Lawrence School is an independent, state-chartered private school catering to students with learning differences, such as dyslexia and attention deficit disorder.

Lawrence School was founded in the early 1960s as "Oldman Transitional School", took the name of "dePaul School" in 1982, and finally assumed its present name in 1993 in honor of prominent benefactor Mrs. Lawrence Jontzen.

Facilities and services
Lawrence School has two campus locations. The Lower School campus in Broadview Heights serves students in grades K-6, while the 47-acre Upper School campus in Sagamore Hills Township serves students in grades 7-12. Both locations are central to the greater Cleveland and Akron areas.

Lawrence provides all middle school students with laptops and high school students with tablet computers. The technology program is used in different curricular aspects as well as for providing assistive technological support (such as screen reader software) for students that need it.

*Extracted information*.
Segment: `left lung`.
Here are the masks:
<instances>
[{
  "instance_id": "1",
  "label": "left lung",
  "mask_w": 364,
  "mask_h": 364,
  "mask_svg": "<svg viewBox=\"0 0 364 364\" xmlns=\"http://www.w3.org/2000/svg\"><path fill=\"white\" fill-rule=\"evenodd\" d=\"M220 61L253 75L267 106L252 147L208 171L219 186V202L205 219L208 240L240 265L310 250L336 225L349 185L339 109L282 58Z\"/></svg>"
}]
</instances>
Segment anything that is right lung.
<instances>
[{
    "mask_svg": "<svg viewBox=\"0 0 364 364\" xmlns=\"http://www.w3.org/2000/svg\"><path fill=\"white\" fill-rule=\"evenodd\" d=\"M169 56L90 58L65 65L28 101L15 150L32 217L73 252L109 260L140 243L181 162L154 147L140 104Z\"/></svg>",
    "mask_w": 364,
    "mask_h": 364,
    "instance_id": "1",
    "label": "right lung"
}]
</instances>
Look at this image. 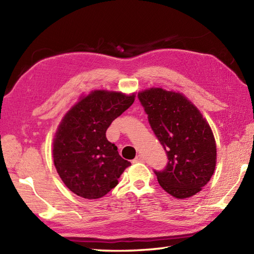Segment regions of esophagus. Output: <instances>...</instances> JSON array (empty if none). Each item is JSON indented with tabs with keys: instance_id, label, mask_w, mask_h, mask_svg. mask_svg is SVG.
Masks as SVG:
<instances>
[{
	"instance_id": "1",
	"label": "esophagus",
	"mask_w": 254,
	"mask_h": 254,
	"mask_svg": "<svg viewBox=\"0 0 254 254\" xmlns=\"http://www.w3.org/2000/svg\"><path fill=\"white\" fill-rule=\"evenodd\" d=\"M133 163H144V157L142 155H137L135 159H133Z\"/></svg>"
}]
</instances>
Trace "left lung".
Wrapping results in <instances>:
<instances>
[{
	"label": "left lung",
	"mask_w": 254,
	"mask_h": 254,
	"mask_svg": "<svg viewBox=\"0 0 254 254\" xmlns=\"http://www.w3.org/2000/svg\"><path fill=\"white\" fill-rule=\"evenodd\" d=\"M137 97L168 157L165 169L154 170L160 187L176 198L195 195L216 166V143L208 123L180 93L150 88Z\"/></svg>",
	"instance_id": "obj_1"
}]
</instances>
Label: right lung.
<instances>
[{
	"instance_id": "right-lung-1",
	"label": "right lung",
	"mask_w": 254,
	"mask_h": 254,
	"mask_svg": "<svg viewBox=\"0 0 254 254\" xmlns=\"http://www.w3.org/2000/svg\"><path fill=\"white\" fill-rule=\"evenodd\" d=\"M134 98V94L94 90L64 116L53 141V160L64 185L76 195L102 197L131 165L108 141L106 132Z\"/></svg>"
}]
</instances>
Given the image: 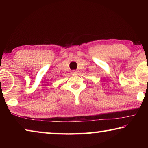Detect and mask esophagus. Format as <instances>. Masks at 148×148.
<instances>
[{"mask_svg":"<svg viewBox=\"0 0 148 148\" xmlns=\"http://www.w3.org/2000/svg\"><path fill=\"white\" fill-rule=\"evenodd\" d=\"M71 73H72V74H73V75H76V74H77V72L76 71H72Z\"/></svg>","mask_w":148,"mask_h":148,"instance_id":"1","label":"esophagus"}]
</instances>
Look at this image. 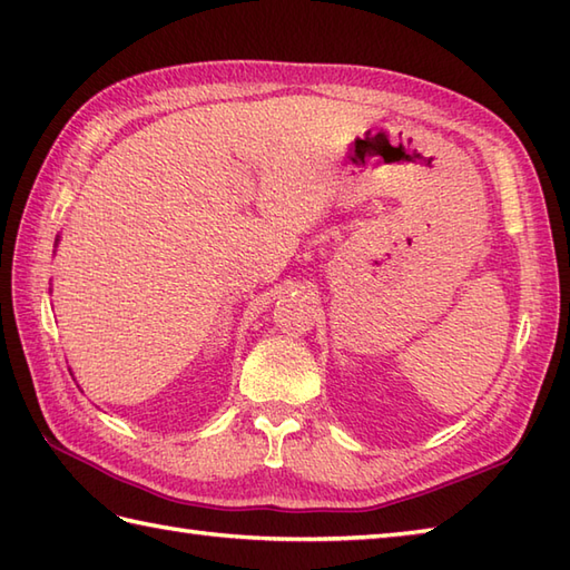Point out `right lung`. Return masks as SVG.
<instances>
[{
  "label": "right lung",
  "instance_id": "1",
  "mask_svg": "<svg viewBox=\"0 0 570 570\" xmlns=\"http://www.w3.org/2000/svg\"><path fill=\"white\" fill-rule=\"evenodd\" d=\"M56 242H58V239H56Z\"/></svg>",
  "mask_w": 570,
  "mask_h": 570
}]
</instances>
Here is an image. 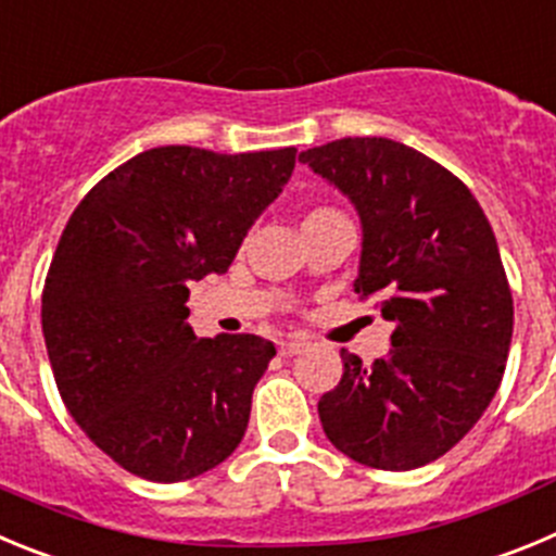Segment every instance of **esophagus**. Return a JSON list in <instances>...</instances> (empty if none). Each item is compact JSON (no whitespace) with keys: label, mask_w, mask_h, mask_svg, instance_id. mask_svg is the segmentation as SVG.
<instances>
[{"label":"esophagus","mask_w":556,"mask_h":556,"mask_svg":"<svg viewBox=\"0 0 556 556\" xmlns=\"http://www.w3.org/2000/svg\"><path fill=\"white\" fill-rule=\"evenodd\" d=\"M304 346H307V343H304V340H299V338L279 340V354H282V357H293V354L302 352Z\"/></svg>","instance_id":"obj_1"}]
</instances>
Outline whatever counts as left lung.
I'll use <instances>...</instances> for the list:
<instances>
[{"instance_id":"1","label":"left lung","mask_w":556,"mask_h":556,"mask_svg":"<svg viewBox=\"0 0 556 556\" xmlns=\"http://www.w3.org/2000/svg\"><path fill=\"white\" fill-rule=\"evenodd\" d=\"M354 204L363 252L354 293L393 321L384 357L340 352L343 377L318 402L346 457L413 471L482 418L504 377L513 293L473 193L427 154L390 138H340L299 154Z\"/></svg>"}]
</instances>
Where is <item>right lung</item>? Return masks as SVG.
Returning a JSON list of instances; mask_svg holds the SVG:
<instances>
[{
  "label": "right lung",
  "mask_w": 556,
  "mask_h": 556,
  "mask_svg": "<svg viewBox=\"0 0 556 556\" xmlns=\"http://www.w3.org/2000/svg\"><path fill=\"white\" fill-rule=\"evenodd\" d=\"M296 149L160 147L110 172L68 218L41 324L83 432L135 477L182 482L238 448L277 354L257 334L197 338L188 282L224 274L282 193Z\"/></svg>",
  "instance_id": "add662e5"
}]
</instances>
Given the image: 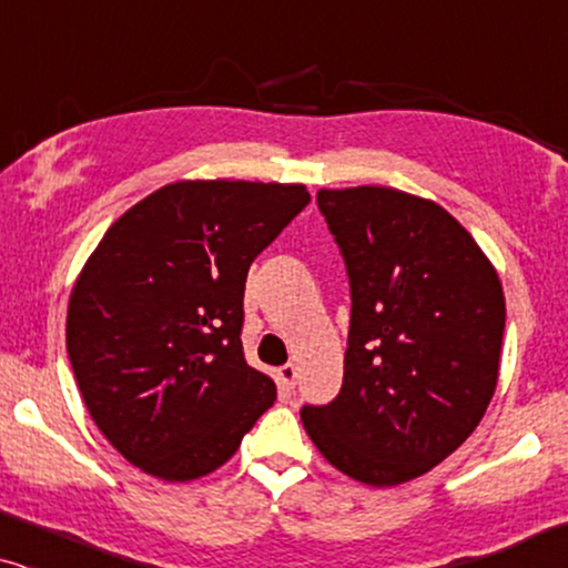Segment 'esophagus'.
Here are the masks:
<instances>
[{"mask_svg": "<svg viewBox=\"0 0 568 568\" xmlns=\"http://www.w3.org/2000/svg\"><path fill=\"white\" fill-rule=\"evenodd\" d=\"M278 385H282V390H292V387L297 385V367H294V364L278 367Z\"/></svg>", "mask_w": 568, "mask_h": 568, "instance_id": "esophagus-1", "label": "esophagus"}]
</instances>
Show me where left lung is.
Returning a JSON list of instances; mask_svg holds the SVG:
<instances>
[{
  "instance_id": "left-lung-1",
  "label": "left lung",
  "mask_w": 568,
  "mask_h": 568,
  "mask_svg": "<svg viewBox=\"0 0 568 568\" xmlns=\"http://www.w3.org/2000/svg\"><path fill=\"white\" fill-rule=\"evenodd\" d=\"M352 284L344 385L302 426L367 486L429 473L476 432L499 379L504 292L447 209L387 185L321 189Z\"/></svg>"
}]
</instances>
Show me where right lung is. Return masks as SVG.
<instances>
[{"mask_svg":"<svg viewBox=\"0 0 568 568\" xmlns=\"http://www.w3.org/2000/svg\"><path fill=\"white\" fill-rule=\"evenodd\" d=\"M307 204L302 183H168L82 266L69 362L92 422L139 470L170 484L209 476L274 406V379L240 341L245 278Z\"/></svg>","mask_w":568,"mask_h":568,"instance_id":"right-lung-1","label":"right lung"}]
</instances>
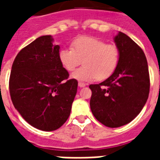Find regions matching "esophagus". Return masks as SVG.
<instances>
[{
    "instance_id": "1",
    "label": "esophagus",
    "mask_w": 160,
    "mask_h": 160,
    "mask_svg": "<svg viewBox=\"0 0 160 160\" xmlns=\"http://www.w3.org/2000/svg\"><path fill=\"white\" fill-rule=\"evenodd\" d=\"M78 85H79V86H80V87H85V85H86V84H85V83H83V82H79V84H78Z\"/></svg>"
}]
</instances>
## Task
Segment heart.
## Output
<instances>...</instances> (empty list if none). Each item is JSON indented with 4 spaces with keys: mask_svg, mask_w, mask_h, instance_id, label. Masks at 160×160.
Instances as JSON below:
<instances>
[{
    "mask_svg": "<svg viewBox=\"0 0 160 160\" xmlns=\"http://www.w3.org/2000/svg\"><path fill=\"white\" fill-rule=\"evenodd\" d=\"M59 60L68 71L75 70L82 61L84 65L71 75L74 79L83 81L103 80L116 70L119 51L115 45L106 44L100 39L80 36L73 41L71 48H63L59 51Z\"/></svg>",
    "mask_w": 160,
    "mask_h": 160,
    "instance_id": "b5f03b06",
    "label": "heart"
}]
</instances>
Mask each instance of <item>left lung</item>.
Masks as SVG:
<instances>
[{"mask_svg":"<svg viewBox=\"0 0 160 160\" xmlns=\"http://www.w3.org/2000/svg\"><path fill=\"white\" fill-rule=\"evenodd\" d=\"M119 61L105 81L90 85V109L98 121L109 128L131 122L144 106L149 93V74L144 51L123 32L114 37Z\"/></svg>","mask_w":160,"mask_h":160,"instance_id":"left-lung-1","label":"left lung"}]
</instances>
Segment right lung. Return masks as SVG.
<instances>
[{"label":"right lung","mask_w":160,"mask_h":160,"mask_svg":"<svg viewBox=\"0 0 160 160\" xmlns=\"http://www.w3.org/2000/svg\"><path fill=\"white\" fill-rule=\"evenodd\" d=\"M43 36L24 47L11 67L9 90L17 111L31 126L53 131L65 124L77 92L78 81L59 60L60 46Z\"/></svg>","instance_id":"add662e5"}]
</instances>
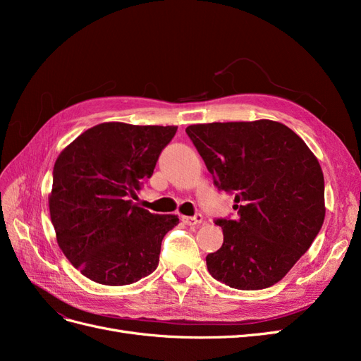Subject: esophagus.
Wrapping results in <instances>:
<instances>
[{
    "label": "esophagus",
    "instance_id": "34e87169",
    "mask_svg": "<svg viewBox=\"0 0 361 361\" xmlns=\"http://www.w3.org/2000/svg\"><path fill=\"white\" fill-rule=\"evenodd\" d=\"M182 221L187 226H195V224H202L203 223V215L202 214H195L192 216H182Z\"/></svg>",
    "mask_w": 361,
    "mask_h": 361
}]
</instances>
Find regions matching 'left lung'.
I'll list each match as a JSON object with an SVG mask.
<instances>
[{
	"instance_id": "8db88e82",
	"label": "left lung",
	"mask_w": 361,
	"mask_h": 361,
	"mask_svg": "<svg viewBox=\"0 0 361 361\" xmlns=\"http://www.w3.org/2000/svg\"><path fill=\"white\" fill-rule=\"evenodd\" d=\"M185 133L218 191L235 195V218H215L221 248L209 274L241 290L276 285L309 250L324 216L318 159L288 126L272 120L191 125Z\"/></svg>"
}]
</instances>
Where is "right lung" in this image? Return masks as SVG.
I'll return each mask as SVG.
<instances>
[{
    "instance_id": "1",
    "label": "right lung",
    "mask_w": 361,
    "mask_h": 361,
    "mask_svg": "<svg viewBox=\"0 0 361 361\" xmlns=\"http://www.w3.org/2000/svg\"><path fill=\"white\" fill-rule=\"evenodd\" d=\"M178 126L101 123L64 149L52 171L51 221L81 274L123 286L152 274L176 215L150 214L133 200L154 174Z\"/></svg>"
}]
</instances>
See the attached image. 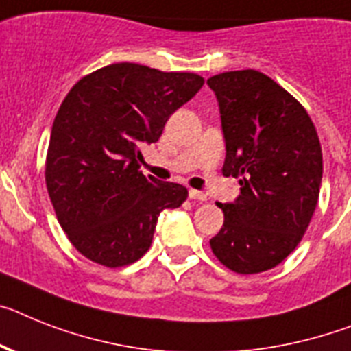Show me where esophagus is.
<instances>
[{"label":"esophagus","instance_id":"obj_1","mask_svg":"<svg viewBox=\"0 0 351 351\" xmlns=\"http://www.w3.org/2000/svg\"><path fill=\"white\" fill-rule=\"evenodd\" d=\"M189 198L191 199H198V202H207V194L202 193V191L191 189L189 191Z\"/></svg>","mask_w":351,"mask_h":351}]
</instances>
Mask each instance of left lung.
<instances>
[{"mask_svg":"<svg viewBox=\"0 0 351 351\" xmlns=\"http://www.w3.org/2000/svg\"><path fill=\"white\" fill-rule=\"evenodd\" d=\"M207 85L219 105L223 175L241 185L234 202L217 203L225 223L210 248L235 273H262L298 246L316 210L319 139L307 110L261 71H228Z\"/></svg>","mask_w":351,"mask_h":351,"instance_id":"obj_1","label":"left lung"}]
</instances>
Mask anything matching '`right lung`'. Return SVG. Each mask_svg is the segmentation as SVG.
Here are the masks:
<instances>
[{"label":"right lung","instance_id":"1","mask_svg":"<svg viewBox=\"0 0 351 351\" xmlns=\"http://www.w3.org/2000/svg\"><path fill=\"white\" fill-rule=\"evenodd\" d=\"M203 82L194 73L121 62L84 76L62 101L46 185L62 230L84 257L107 267L139 261L158 214L185 202L184 185L143 175L139 148L157 143Z\"/></svg>","mask_w":351,"mask_h":351}]
</instances>
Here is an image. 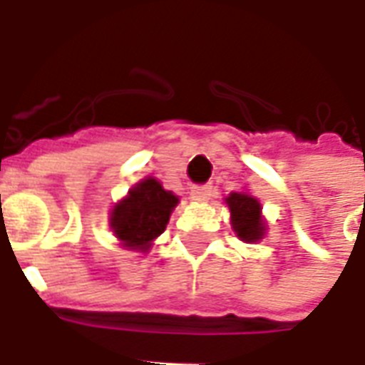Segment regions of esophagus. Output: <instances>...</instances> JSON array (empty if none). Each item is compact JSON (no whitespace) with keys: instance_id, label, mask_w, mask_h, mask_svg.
Listing matches in <instances>:
<instances>
[{"instance_id":"esophagus-1","label":"esophagus","mask_w":365,"mask_h":365,"mask_svg":"<svg viewBox=\"0 0 365 365\" xmlns=\"http://www.w3.org/2000/svg\"><path fill=\"white\" fill-rule=\"evenodd\" d=\"M211 193H213V185H209V183H203V185H193V187H191V199H193V201H197V203L207 201V199L211 197Z\"/></svg>"}]
</instances>
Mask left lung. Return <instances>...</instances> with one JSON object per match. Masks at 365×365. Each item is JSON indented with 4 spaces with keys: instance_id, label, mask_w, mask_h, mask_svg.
I'll return each instance as SVG.
<instances>
[{
    "instance_id": "left-lung-1",
    "label": "left lung",
    "mask_w": 365,
    "mask_h": 365,
    "mask_svg": "<svg viewBox=\"0 0 365 365\" xmlns=\"http://www.w3.org/2000/svg\"><path fill=\"white\" fill-rule=\"evenodd\" d=\"M227 205L230 209V221L238 238L245 242H256L264 237V222H262V207L258 199L248 193H230L227 197Z\"/></svg>"
}]
</instances>
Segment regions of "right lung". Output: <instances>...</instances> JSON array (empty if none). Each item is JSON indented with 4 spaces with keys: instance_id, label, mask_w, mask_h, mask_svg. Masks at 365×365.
<instances>
[{
    "instance_id": "obj_1",
    "label": "right lung",
    "mask_w": 365,
    "mask_h": 365,
    "mask_svg": "<svg viewBox=\"0 0 365 365\" xmlns=\"http://www.w3.org/2000/svg\"><path fill=\"white\" fill-rule=\"evenodd\" d=\"M175 203L178 197L156 180L148 178L136 183L113 209L111 229L115 237L125 246L146 250L152 240L164 232Z\"/></svg>"
}]
</instances>
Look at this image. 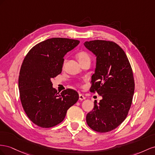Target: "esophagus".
Wrapping results in <instances>:
<instances>
[{"label":"esophagus","instance_id":"esophagus-1","mask_svg":"<svg viewBox=\"0 0 155 155\" xmlns=\"http://www.w3.org/2000/svg\"><path fill=\"white\" fill-rule=\"evenodd\" d=\"M86 98L84 95H83L82 94H79V100L82 101V100H84Z\"/></svg>","mask_w":155,"mask_h":155}]
</instances>
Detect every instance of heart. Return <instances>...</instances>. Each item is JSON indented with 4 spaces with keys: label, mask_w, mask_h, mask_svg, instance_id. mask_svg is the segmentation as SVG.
Masks as SVG:
<instances>
[{
    "label": "heart",
    "mask_w": 155,
    "mask_h": 155,
    "mask_svg": "<svg viewBox=\"0 0 155 155\" xmlns=\"http://www.w3.org/2000/svg\"><path fill=\"white\" fill-rule=\"evenodd\" d=\"M77 58L78 60V61H80V62H82V61L87 60H90V55L86 51H81V52H79L78 54H77ZM65 61H64V64H65Z\"/></svg>",
    "instance_id": "heart-1"
}]
</instances>
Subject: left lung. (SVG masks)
<instances>
[{
    "label": "left lung",
    "mask_w": 155,
    "mask_h": 155,
    "mask_svg": "<svg viewBox=\"0 0 155 155\" xmlns=\"http://www.w3.org/2000/svg\"><path fill=\"white\" fill-rule=\"evenodd\" d=\"M84 45L97 56L90 91L103 97L87 114V124L96 132H110L121 124L131 107L135 86L132 69L125 52L115 42L94 40Z\"/></svg>",
    "instance_id": "1"
}]
</instances>
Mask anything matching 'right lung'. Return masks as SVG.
I'll return each mask as SVG.
<instances>
[{
    "instance_id": "1",
    "label": "right lung",
    "mask_w": 155,
    "mask_h": 155,
    "mask_svg": "<svg viewBox=\"0 0 155 155\" xmlns=\"http://www.w3.org/2000/svg\"><path fill=\"white\" fill-rule=\"evenodd\" d=\"M79 43L69 38L48 39L26 55L19 72V95L26 114L35 125L42 128L58 125L78 100L77 91L70 88L58 94L51 78L61 73L64 56Z\"/></svg>"
}]
</instances>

*Stated exercise A*.
From the Lawrence School passage, reproduce word for word the stretch from "Lawrence School is" through "attention deficit disorder.".
*Stated exercise B*.
According to the Lawrence School passage, what name did the school take in 1982?

*Final answer A*.
Lawrence School is an independent, state-chartered private school catering to students with learning differences, such as dyslexia and attention deficit disorder.

*Final answer B*.
dePaul School